The value proposition that hypofractionation enables the shift of curative treatment intent from an ambulatory to an out-patient model has many clinical and financial benefits both for the provider and patient. The Covid-19 pandemic has amplified the call for greater use of hypofractionation, because of increased restrictions on hospital visits. Patients and healthcare professionals wish to reduce the time that patients spend in hospitals and centers due to the risk of Covid-19. And while this has meant that less treatments have taken place during the peaks of the pandemic, the potential for minimizing required visits and vastly reducing the required patient time in cancer treatment centers that can be achieved with hypofractionation appeals enormously at later stages of the pandemic.

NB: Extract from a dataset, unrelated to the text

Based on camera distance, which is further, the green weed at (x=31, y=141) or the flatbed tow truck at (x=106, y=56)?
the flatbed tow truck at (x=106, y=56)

However, the limitations in the emerging markets in the Asia Pacific region are becoming even more apparent: the low number of currently installed systems that can perform hypofractionation, lack of trained personnel for the systems that exist, and the sheer volume of patients that require treatment, which has been backlogged in the pandemic.
Next standard of cancer care
I am old enough to be able to see what cone-beam CT technology achieved in Radiation Therapy and before the end of my career I hope to see high-field MR-guided enabled hypofractionation as the next evolution and standard of cancer treatment technology. With the right tools, RT can become mainstream in the Asia Pacific region. Our solutions treat patients more precisely, and also can be used to measure the effects of treatment in detail. This helps enormously in driving better outcomes, as well as overall value-based care plans. Hypofractionation has the potential to create the next standard of cancer care, with shorter and faster treatment turnover of patients.